For anyone of a legalistic bent, the law on hedge nuisance is changing. The new law has received Royal Assent, but does not take effect in England until June 2005.
ASBOs for those who refuse to keep their evergreen hedges low enough? Any such hedge over 2m adjacent to a boundary can be protested against...
There's a campaign called Hedgeline, with their own website (and forum!)
They summarise the current position here:
https://freespace.virgin.net/clare.h/hdg2Curr.htm#PRES
and their forum is here:
https://hedgeline.org/boardpower/boardpower.cgi

sally_in_wales
Downsizer Moderator


Joined: 06 Mar 2005
Posts: 20809
Location: sunny wales
PostPosted: Sun Apr 03, 05 7:58 am    Post subject: Reply with quote
    

What about woodland herbs? Things like sorrel and wild garlic and wild strawberried plus several of the raspberry type things that developed in woodlands should all be able to tolerate shade. How about a small nut tree- or even a pile of logs with oyster mushroom spore in them?

moggins



Joined: 24 Feb 2005
Posts: 942
Location: Gloucester
PostPosted: Sun Apr 03, 05 8:15 am    Post subject: Reply with quote
    

I didn't know salt water would work

I'm definitely going to try sorrel this year so that can go there, if I can ever find some wild garlic I'll do that too. I already have a hazel which is attempting to take over my garden though. It's only been in four years and we've had nuts for the past two.

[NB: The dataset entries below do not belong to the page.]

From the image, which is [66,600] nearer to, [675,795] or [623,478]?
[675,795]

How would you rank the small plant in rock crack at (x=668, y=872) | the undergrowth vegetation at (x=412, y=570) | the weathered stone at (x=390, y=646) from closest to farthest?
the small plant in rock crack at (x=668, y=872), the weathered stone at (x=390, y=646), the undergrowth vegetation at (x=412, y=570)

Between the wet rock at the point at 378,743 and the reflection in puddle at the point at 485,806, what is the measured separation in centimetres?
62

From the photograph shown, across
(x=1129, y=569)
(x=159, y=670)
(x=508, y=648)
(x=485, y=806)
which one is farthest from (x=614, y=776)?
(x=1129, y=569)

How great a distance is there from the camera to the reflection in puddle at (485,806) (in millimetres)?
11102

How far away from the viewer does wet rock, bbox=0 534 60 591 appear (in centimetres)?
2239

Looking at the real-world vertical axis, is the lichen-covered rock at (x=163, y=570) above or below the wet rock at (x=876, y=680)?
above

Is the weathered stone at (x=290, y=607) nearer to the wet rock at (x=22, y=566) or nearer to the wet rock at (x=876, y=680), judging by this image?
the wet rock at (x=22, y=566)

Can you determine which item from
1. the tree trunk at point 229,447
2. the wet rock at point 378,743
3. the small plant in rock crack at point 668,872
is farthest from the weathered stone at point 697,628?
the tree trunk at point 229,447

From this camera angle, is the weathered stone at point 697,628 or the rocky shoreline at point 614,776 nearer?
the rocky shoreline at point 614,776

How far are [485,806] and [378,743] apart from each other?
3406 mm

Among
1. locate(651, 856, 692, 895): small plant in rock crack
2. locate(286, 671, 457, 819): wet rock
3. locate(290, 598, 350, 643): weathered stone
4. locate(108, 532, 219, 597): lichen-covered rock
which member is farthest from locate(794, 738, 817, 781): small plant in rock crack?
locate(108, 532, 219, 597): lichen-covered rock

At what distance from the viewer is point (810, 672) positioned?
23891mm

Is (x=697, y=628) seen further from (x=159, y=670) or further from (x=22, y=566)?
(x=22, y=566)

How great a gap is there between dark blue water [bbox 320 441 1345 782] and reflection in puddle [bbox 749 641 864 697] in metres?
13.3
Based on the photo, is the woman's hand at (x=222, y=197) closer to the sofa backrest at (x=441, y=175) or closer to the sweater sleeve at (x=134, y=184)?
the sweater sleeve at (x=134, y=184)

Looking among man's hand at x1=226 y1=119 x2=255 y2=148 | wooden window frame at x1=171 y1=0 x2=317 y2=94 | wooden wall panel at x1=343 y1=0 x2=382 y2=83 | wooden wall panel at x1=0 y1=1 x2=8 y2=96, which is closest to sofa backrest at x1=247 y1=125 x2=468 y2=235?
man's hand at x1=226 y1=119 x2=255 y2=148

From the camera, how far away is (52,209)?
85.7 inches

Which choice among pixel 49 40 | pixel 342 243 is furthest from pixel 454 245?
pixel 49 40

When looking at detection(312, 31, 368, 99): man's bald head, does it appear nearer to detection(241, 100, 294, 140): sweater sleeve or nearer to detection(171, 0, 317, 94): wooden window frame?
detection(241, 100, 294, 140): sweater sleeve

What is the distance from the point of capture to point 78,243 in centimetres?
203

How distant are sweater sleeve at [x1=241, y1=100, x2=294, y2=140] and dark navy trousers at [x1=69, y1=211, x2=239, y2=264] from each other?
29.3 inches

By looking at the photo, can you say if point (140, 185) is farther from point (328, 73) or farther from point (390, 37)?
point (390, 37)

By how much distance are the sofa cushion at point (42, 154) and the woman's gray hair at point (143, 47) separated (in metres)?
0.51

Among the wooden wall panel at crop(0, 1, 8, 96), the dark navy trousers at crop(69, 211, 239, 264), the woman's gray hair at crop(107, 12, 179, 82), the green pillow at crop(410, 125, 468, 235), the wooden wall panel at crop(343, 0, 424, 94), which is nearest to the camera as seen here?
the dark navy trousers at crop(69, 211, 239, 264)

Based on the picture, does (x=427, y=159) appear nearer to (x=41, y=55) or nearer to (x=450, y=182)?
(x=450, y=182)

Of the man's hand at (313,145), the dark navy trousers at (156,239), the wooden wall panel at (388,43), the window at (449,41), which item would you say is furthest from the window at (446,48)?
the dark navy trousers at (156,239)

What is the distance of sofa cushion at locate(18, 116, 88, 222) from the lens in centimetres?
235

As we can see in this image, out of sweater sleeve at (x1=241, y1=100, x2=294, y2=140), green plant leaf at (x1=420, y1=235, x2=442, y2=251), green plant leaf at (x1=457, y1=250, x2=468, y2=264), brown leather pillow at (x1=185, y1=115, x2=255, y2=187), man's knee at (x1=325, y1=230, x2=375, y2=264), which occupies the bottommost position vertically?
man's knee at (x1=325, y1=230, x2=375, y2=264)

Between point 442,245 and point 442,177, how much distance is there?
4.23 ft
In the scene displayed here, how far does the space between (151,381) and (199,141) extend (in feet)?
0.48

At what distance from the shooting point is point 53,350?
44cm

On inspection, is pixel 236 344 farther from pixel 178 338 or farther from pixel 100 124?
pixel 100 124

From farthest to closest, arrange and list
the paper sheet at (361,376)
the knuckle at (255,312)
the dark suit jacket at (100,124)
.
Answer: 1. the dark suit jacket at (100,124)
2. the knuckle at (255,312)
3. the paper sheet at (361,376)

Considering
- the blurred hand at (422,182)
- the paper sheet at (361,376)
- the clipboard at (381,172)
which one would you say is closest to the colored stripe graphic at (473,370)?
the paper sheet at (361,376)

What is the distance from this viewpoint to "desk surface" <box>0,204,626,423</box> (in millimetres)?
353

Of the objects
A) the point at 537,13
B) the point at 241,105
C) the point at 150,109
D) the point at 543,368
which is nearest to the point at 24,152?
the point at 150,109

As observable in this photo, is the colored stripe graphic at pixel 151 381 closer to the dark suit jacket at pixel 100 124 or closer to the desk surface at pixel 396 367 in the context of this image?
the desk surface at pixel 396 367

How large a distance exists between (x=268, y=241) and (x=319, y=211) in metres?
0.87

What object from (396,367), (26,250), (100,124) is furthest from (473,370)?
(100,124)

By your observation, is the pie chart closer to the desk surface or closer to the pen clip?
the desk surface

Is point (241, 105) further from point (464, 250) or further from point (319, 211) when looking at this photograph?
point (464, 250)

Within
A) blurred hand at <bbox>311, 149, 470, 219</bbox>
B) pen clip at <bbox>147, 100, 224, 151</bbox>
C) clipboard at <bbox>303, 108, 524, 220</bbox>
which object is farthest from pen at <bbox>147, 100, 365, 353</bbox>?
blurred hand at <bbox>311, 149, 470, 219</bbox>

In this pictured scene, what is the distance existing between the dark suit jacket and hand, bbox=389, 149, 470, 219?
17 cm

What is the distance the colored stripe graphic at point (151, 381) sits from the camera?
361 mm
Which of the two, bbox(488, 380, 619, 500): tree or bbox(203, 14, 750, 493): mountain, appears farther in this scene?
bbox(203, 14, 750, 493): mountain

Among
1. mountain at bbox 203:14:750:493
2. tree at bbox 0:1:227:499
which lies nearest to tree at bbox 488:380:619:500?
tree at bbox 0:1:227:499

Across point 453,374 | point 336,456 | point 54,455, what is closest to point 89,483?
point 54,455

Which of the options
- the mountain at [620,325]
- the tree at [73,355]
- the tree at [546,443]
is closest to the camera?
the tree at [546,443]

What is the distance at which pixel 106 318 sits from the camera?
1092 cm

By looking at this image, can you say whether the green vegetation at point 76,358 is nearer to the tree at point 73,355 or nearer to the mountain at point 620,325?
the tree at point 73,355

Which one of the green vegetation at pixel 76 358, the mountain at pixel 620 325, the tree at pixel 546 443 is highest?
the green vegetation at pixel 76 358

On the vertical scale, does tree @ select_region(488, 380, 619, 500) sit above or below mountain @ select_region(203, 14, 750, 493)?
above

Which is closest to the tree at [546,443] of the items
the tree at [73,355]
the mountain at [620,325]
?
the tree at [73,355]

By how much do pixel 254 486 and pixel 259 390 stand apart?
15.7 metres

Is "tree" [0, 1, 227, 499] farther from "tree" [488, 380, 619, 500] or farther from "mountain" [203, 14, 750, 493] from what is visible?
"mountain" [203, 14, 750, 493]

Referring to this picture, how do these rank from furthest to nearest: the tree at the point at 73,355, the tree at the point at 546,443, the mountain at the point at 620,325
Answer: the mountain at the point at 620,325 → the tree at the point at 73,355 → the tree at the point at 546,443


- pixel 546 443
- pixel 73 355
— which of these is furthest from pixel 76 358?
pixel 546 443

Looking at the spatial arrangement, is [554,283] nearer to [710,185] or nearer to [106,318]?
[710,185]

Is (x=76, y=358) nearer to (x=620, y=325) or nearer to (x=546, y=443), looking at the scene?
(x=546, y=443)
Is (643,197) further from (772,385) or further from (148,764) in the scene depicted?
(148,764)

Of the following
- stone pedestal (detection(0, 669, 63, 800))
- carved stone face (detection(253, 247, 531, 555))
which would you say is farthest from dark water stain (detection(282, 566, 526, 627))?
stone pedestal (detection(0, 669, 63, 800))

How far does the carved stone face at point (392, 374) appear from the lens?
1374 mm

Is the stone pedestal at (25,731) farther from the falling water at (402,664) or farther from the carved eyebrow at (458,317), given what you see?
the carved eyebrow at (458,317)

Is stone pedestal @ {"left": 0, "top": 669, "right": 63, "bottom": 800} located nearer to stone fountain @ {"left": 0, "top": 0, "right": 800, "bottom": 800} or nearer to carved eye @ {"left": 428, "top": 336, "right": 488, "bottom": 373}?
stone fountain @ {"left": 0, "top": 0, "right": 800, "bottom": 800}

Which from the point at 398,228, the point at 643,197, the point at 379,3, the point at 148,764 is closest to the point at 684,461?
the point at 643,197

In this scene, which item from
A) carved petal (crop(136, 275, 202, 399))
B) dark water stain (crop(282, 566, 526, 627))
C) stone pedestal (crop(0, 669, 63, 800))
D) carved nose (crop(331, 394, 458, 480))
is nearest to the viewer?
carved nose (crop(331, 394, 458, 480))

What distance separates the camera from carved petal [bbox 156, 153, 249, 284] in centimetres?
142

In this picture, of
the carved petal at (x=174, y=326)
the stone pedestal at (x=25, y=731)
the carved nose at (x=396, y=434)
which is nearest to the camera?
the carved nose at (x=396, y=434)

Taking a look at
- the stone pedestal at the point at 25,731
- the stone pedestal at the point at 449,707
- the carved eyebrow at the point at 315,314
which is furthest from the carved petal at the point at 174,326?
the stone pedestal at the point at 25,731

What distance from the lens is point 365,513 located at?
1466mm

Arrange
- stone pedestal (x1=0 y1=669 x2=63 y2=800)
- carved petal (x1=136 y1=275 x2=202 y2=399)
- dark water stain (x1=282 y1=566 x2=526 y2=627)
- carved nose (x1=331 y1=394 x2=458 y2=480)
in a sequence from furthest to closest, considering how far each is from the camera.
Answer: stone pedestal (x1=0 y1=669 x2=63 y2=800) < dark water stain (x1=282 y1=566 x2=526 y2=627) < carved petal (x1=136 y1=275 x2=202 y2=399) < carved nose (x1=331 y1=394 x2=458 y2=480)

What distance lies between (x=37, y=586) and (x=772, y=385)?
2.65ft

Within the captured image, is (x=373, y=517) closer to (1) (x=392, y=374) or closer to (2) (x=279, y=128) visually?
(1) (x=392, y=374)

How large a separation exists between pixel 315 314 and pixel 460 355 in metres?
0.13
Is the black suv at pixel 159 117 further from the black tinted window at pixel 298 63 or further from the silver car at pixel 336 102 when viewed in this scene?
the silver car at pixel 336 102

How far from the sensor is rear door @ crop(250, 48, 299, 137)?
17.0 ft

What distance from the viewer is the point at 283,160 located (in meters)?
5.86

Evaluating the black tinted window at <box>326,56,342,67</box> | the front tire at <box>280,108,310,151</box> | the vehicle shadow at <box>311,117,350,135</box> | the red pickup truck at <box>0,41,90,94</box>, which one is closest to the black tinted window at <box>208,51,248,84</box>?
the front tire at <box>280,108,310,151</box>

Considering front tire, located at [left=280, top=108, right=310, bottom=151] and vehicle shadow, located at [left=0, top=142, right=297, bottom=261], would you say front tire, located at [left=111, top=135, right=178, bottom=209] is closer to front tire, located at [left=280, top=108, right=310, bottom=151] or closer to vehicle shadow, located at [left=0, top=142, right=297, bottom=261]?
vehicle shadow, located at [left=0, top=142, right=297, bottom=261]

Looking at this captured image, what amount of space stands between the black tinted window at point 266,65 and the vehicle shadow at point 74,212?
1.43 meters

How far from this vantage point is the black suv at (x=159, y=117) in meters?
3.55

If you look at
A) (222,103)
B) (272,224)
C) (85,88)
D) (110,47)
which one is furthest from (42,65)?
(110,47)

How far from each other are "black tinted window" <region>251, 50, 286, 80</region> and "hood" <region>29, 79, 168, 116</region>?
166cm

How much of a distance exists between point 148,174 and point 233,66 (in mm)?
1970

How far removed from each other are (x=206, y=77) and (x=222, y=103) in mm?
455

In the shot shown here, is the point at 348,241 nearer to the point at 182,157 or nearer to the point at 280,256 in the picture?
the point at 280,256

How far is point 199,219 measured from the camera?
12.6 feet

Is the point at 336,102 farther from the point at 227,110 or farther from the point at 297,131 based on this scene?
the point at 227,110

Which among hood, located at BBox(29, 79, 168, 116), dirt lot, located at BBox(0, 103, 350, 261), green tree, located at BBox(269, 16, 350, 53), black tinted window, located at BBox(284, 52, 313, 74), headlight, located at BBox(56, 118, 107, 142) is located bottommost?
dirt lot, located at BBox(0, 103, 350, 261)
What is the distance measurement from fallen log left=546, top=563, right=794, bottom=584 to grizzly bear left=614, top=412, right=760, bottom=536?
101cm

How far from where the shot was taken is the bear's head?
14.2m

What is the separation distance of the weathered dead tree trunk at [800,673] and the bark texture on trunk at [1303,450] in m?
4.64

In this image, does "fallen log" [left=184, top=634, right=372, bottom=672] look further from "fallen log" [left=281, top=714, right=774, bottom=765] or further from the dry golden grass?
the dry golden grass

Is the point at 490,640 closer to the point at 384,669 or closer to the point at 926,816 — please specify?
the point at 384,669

The ex is coming over next weekend with his petrol strimmer and we're going to lop some off the top, if they do protest then the job's already done and they don't like us anyway so the status quo won't change, if I can get about 2ft off the top then it will make a huge difference. It never used to be that high when his grandmother lived there anyway

judyofthewoods



Joined: 29 Jan 2005
Posts: 804
Location: Pembrokeshire
PostPosted: Sun Apr 03, 05 10:24 am    Post subject: Reply with quote
    

moggins wrote:
I didn't know salt water would work



Not tried it myself, but a friend of mine said her cherry tree was killed that way by a neighbour who didn't like the pettals on the lawn. Not sure how she knows it was salt water though. Maybe the neighbour confessed, they are ironically on talking terms. I suspect you could only grow sea kale after that!
For shade, try also ramson, it grows profusely, and makes a nice garlic flavoured green.

wellington womble



Joined: 08 Nov 2004
Posts: 15051
Location: East Midlands
PostPosted: Sun Apr 03, 05 8:03 pm    Post subject: Reply with quote
    

I've got a shady bit too. I'm bunging all the salad stuff that side, and the rhubarb. redcurrants will cope with north facing, so ought to be OK, and blackcurrants and goose gogs might be worth a go too. And some mushroom logs. Runner beans will gorw very happily on a north wall (nobody told me not to put them there, so I did, and they were delicious) carrots were OK there too.

I'd be more worried about the soil - the roots are greedy, and will need improvement, if you veggies are not to want for water and nutrients.

Poison them - its not as if he knows anything about gardening, and probably won't notice - just tell him thats quite common with neglected hedges/if they get too tall/this year/it happens to bad people - take yer pick! You could just ring them, but he might notice that if he looked!